Exploring the MBTA public dataset using DuckDB
To showcase the real-life usefulness of Duckdb (and SQL-adjacent Domain Specific Languages in general) I decided to use the public datasets made available by the Massachusetts Bay Transport Authority (MBTA). I have lived in Boston for a couple of years and wanted to test if my intuition of the busy lines and stations lined up with their data.

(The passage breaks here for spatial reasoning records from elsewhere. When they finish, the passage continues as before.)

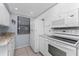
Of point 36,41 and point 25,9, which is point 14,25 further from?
point 36,41

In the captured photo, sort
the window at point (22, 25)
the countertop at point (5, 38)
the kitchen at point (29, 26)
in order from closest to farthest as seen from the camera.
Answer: the countertop at point (5, 38), the kitchen at point (29, 26), the window at point (22, 25)

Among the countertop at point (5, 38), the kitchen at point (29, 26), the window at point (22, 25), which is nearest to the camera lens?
the countertop at point (5, 38)

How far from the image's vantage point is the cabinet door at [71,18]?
951 mm

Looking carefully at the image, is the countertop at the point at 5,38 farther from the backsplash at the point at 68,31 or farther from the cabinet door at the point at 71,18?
the cabinet door at the point at 71,18

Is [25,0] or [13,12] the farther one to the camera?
[13,12]

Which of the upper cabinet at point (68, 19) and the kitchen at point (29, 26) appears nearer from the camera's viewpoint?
the kitchen at point (29, 26)

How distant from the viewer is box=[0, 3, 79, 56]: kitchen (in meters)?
0.80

There are multiple available (tabular) datasets:
- Ridership by Trip, Route line and stop
- Monthly ridership by month
- Gated station entries
- Passenger surveys
.maxrows 11
INSTALL httpfs;
LOAD httpfs;
CREATE OR REPLACE TABLE monthly_ridership AS (SELECT * FROM read_csv('https://hub.arcgis.com/api/v3/datasets/a2d15ddd86b34867a31cd4b8e0a83932_0/downloads/data?format=csv&spatialRefId=4326&where=1%3D1'));
SELECT column_name, column_type FROM (DESCRIBE monthly_ridership);
┌─────────────────────────────────┬──────────────────────────┐
│ column_name │ column_type │
│ varchar │ varchar │
├─────────────────────────────────┼──────────────────────────┤
│ service_date │ TIMESTAMP WITH TIME ZONE │
│ mode │ VARCHAR │
│ route_or_line │ VARCHAR │
│ total_monthly_weekday_ridership │ BIGINT │
│ average_monthly_weekday_ridersh │ BIGINT │
│ countofdates_weekday │ BIGINT │
│ total_monthly_ridership │ DOUBLE │
│ average_monthly_ridership │ BIGINT │
│ countofdates │ BIGINT │
│ ObjectId │ BIGINT │
├─────────────────────────────────┴──────────────────────────┤
│ 10 rows 2 columns │
└────────────────────────────────────────────────────────────┘
We first loaded the httpfs extension to pull the data directly from their website. I am using a local database but this should also work without writing to a file thanks to the in-memory database capabilities of duckdb.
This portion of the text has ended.